2018-05-30 17:01:00

Russian Orthodox Church denies criticism of U.S. State Dept, says 'religious majority' needs protection

Moscow, May 30, Interfax - The Russian Orthodox Church has responded to the report of the U.S. Department of State in which the Russian authorities are accused of encroaching on the rights of religious minorities and privileging the Russian Orthodox Church.

"Observance of people's religious freedom and the quality of regulation of relations of religious communities with the state is not limited to the criterion of the situation of religious minorities. The religious majority deserves at least the same attention in terms of protection of religious freedoms as the religious minority," Vakhtang Kipshidze, deputy head of the synodal department on liaison between the church and society and the mass media, told Interfax-Religion on Tuesday.

The authors of the U.S. report continue looking at religious situations solely through the prism of rights and preferences provided to religious minorities, he said.

"We believe that the Department of State's report remains in the narrow framework of political dogmas, which are rapidly becoming obsolete in today's world," Kipshidze said.

He also said the report "sometimes gives the impression that the new U.S. presidential administration is closer to the need to protect the rights of the majority, including the religious one, than the authors of the Department of State report." Kipshidze believes this is illustrated by U.S. President Donald Trump's public support for public organizations that oppose abortion and thus express the opinion of the majority of the Christian and non-Christian population of the country.

On Tuesday, the U.S. Department of State released its annual report on religious freedoms around the world.

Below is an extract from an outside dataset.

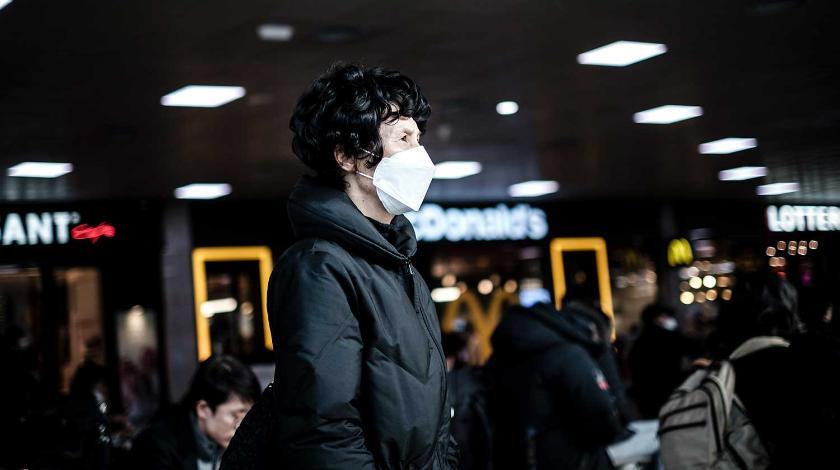 Въезд граждан Китая в Россию приостановят из-за коронавируса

Russia was again accused of detentions and fines against representatives of religious minorities suspected of extremism.

The report also said that Russia's Supreme Court had found the work of Jehovah's Witnesses to be illegal and classified the organization as extremist and that the Russian authorities had convicted and fined people for public speeches that the authorities said were insulting to believers.

It also said the Russian authorities had fined and deported foreigners engaged in religious activities, including a rabbi, four Korean Baptists, and a Pentecostal pastor from India.

Generally, according to the report, non-governmental organizations in Russia registered a reduction in the number of instances of violence associated with religious affiliation in 2017.